# [Teks Pilihan]
Kolecer, Permainan Tradisional yang Hampir Punah



Oleh: Hadi Ibnu sabilillah (Pernah terbit di Sinarjabar.com)

Kolecer, seperti itu orang sunda menyebutnya yang dalam bahasa Indonesia berarti Kincir Angin ini dibuat dengan bahan sederhana seperti kayu dan bambu. Meskipun terlihat mudah membuatnya tapi ternyata sangat sulit untuk membuat keseimbangan bambu yg di serut menjadi tipis itu. hingga berputar kencang ketika di hantam angin dan mengeluarkan bunyi irama khasnya.

Permainan tradisional yang satu ini, begitu saya melihat di antara mainan tradisional yang terpublikasi lainnya, mungkin sudah terlihat tanda-tanda akan punah, karena anak-anak hari ini di sibukan deng game handphonenya. atau memang mainan ini berada di pedalaman yang sulit orang mengenal mainan tersebut? Disetiap daerah pasti ada apalagi di daerah dataran tinggi.

# [Daftar Data]
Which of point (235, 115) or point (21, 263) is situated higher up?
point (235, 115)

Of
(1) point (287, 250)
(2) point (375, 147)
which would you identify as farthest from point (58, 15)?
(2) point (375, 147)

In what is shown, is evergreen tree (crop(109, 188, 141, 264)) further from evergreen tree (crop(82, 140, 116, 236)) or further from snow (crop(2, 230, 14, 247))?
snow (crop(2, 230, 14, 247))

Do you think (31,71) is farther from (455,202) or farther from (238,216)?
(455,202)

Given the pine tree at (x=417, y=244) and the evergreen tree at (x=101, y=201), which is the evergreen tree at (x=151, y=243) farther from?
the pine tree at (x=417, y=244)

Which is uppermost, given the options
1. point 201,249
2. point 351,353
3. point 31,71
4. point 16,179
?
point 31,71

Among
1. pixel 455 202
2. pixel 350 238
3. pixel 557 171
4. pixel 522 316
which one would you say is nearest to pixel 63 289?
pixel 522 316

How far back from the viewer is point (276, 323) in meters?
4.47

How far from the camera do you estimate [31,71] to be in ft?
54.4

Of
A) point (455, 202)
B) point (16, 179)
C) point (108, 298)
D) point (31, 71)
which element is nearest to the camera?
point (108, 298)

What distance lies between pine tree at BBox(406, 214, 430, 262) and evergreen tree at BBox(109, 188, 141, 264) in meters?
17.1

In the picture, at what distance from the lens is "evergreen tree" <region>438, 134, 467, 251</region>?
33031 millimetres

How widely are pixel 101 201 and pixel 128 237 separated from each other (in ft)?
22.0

# [Tugas Latihan]
#1 Jawab pertanyaan berikut berdasarkan teks tentang kolecer:
(a) Dari bahan apa kolecer dibuat?
(b) Apa arti kata kolecer dalam bahasa Indonesia?
(c) Anak-anak sekarang sibuk dengan apa?
#2 Ringkas paragraf yang diawali "Permainan tradisional yang satu ini" dari teks tentang kolecer tanpa menghilangkan fakta utamanya.
#3 Tolong sambung teks tentang kolecer mulai dari titik teks itu berhenti.
Data di atas diambil dari sumber lain.

# [Jawaban Latihan]
#1
(a) Dari bahan sederhana seperti kayu dan bambu.
(b) Kincir angin.
(c) Dengan game di handphone mereka.

#2 Kolecer tampaknya mulai menunjukkan tanda-tanda akan punah karena anak-anak sekarang sibuk dengan game di handphone. Penulis juga bertanya apakah mainan ini kurang dikenal karena berada di pedalaman. Meski begitu, kolecer pasti ada di setiap daerah, terutama di dataran tinggi.

#3
Seperti Wanayasa namanya, kecamatan yang sangat strategis dan masih mentradisikan permainan- permainan tradisional setiap musimnya, salah satunya fenomena kolecer (kincir angin) yang sekarang sedang ramai-ramainya di mainkan dari anak kecil, bapak”, ibu” hingga tokoh” yang ada di perdesa’an Banyak warga di daerah wanayasa, bojong dan kiarapedes yang memasang kolecer di pekarangan rumah, sawah maupun pinggir jalan desa, hingga memaksakan diri memainkan nya menggunakan sepedah bila tidak ada angin, Apabila angin sedang besar maka terdengar gemuruh dari baling-baling tersebut, hobi yang digemari oleh sebagian banyak warga tersebut sangat kreatif dari kalangan muda sampai tua serentak saling mengajarkan membuat kolecer dari ukuran kecil sampai ukuran besar.

Salah satu pengrajin kolecer desa nagrog, Kurniawan (42) . Menurutnya mainan tradisonal ini adalah salah satu kekayaan indonesia yg mana harus kita lestarikan dan ajarkan kepada anak-anak kita, sehingga dari zaman ke zaman permainan ini tidak punah, dan harus kita ketahui bahwa orang jepang itu sangat aneh melihat permainan ini katanya (orang jepang), naroh mesinnya dimana yah.?” Ujar kurniawan, didalam guyonannya.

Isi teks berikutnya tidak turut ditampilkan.